MeltanoLabs / meltano-map-transform

A map transformer which implements the `Stream Maps` capability from Meltano's tap and target SDK: https://sdk.meltano.com/
Apache License 2.0
17 stars 15 forks source link

feat: Support generating fake data with future SDK version #215

Closed ReubenFrankel closed 7 months ago

ReubenFrankel commented 7 months ago

Now https://github.com/meltano/sdk/pull/2170 has been merged and once the next version of the SDK is released, it would be great to bump the singer-sdk version used here with the faker extra to leverage the new feature.

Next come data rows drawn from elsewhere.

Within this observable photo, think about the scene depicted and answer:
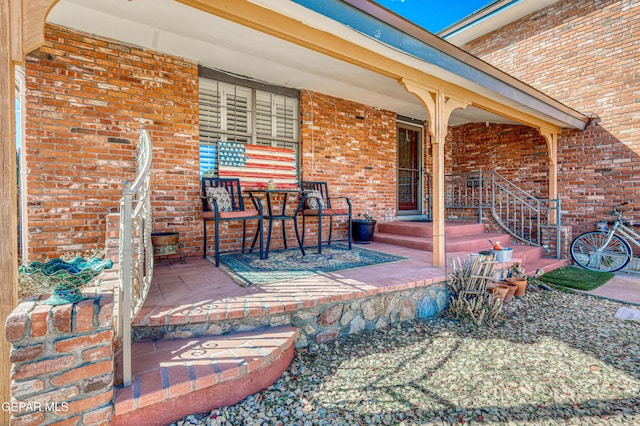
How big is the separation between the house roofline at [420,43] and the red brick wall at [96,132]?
90.5 inches

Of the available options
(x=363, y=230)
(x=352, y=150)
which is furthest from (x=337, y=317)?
(x=352, y=150)

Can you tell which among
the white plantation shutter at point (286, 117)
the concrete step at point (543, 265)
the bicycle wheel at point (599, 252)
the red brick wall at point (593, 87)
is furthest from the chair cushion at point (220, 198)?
the red brick wall at point (593, 87)

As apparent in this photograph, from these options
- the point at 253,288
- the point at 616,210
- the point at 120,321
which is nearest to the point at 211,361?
the point at 120,321

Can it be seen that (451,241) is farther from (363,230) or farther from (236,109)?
(236,109)

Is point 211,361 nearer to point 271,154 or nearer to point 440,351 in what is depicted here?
point 440,351

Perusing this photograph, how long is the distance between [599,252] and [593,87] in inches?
117

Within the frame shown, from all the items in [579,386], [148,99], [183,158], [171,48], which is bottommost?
[579,386]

edgarrmondragon commented 7 months ago

@ReubenFrankel would you expect this package to enable the use of faker by default, i.e. depend directly on singer-sdk[faker], or would you prefer it to have its own extra?

I think I prefer on the former, since that makes this package more useful and it's presumably installed only once per project, unlike extractors.

ReubenFrankel commented 7 months ago

@edgarrmondragon Yep, I think by default is the most useful.

maxmarcon commented 4 days ago

Hi! I'm resurrecting this because I have a question (I'm relatively new to meltano).

Ok I wanted to use stream_maps with faker with tap-postgres. However, apparently, tap-postgres doesn't support faker (I get an error saying that the "fake object is not defined").

As a workaround, I'm using meltano-map-transform instead. fake is defined, however when I want to set the seed following this example from the Meltano SDK docs:

   - name: meltano-map-transformer
      config:
          stream_maps:
              data_platform_raw-tbii_daily_gmv_nmv:
                  tb_channel_id: Faker.seed(0) or fake.pyint()

I get an error:

'Faker' is not defined for expression 'Faker.seed(0) or fake.pyint()'

Do you know why? Thanks

ReubenFrankel commented 4 days ago

@maxmarcon Looks like that got added recently and will be included in the next SDK release. This plugin (and any other built with the SDK) will need to upgrade to the new version before what you are trying will work.

https://github.com/meltano/sdk/commit/1333278007c8e4daf03f82049de102f041bda878

In the meantime, if you want to set a static seed, you can do this through faker_config.seed as in the docs example you linked, or in an expression with

   - name: meltano-map-transformer
      config:
          stream_maps:
              data_platform_raw-tbii_daily_gmv_nmv:
                  tb_channel_id: fake.seed_instance(0) and fake.pyint()
maxmarcon commented 4 days ago

Thanks @ReubenFrankel for the information. I was indeed able to find a workaround similar to the one you suggested:

fake.random.seed(self) or fake.pyint()
edgarrmondragon commented 4 days ago

I'll try to cut a release of the SDK today, and should follow shortly with a version bump here.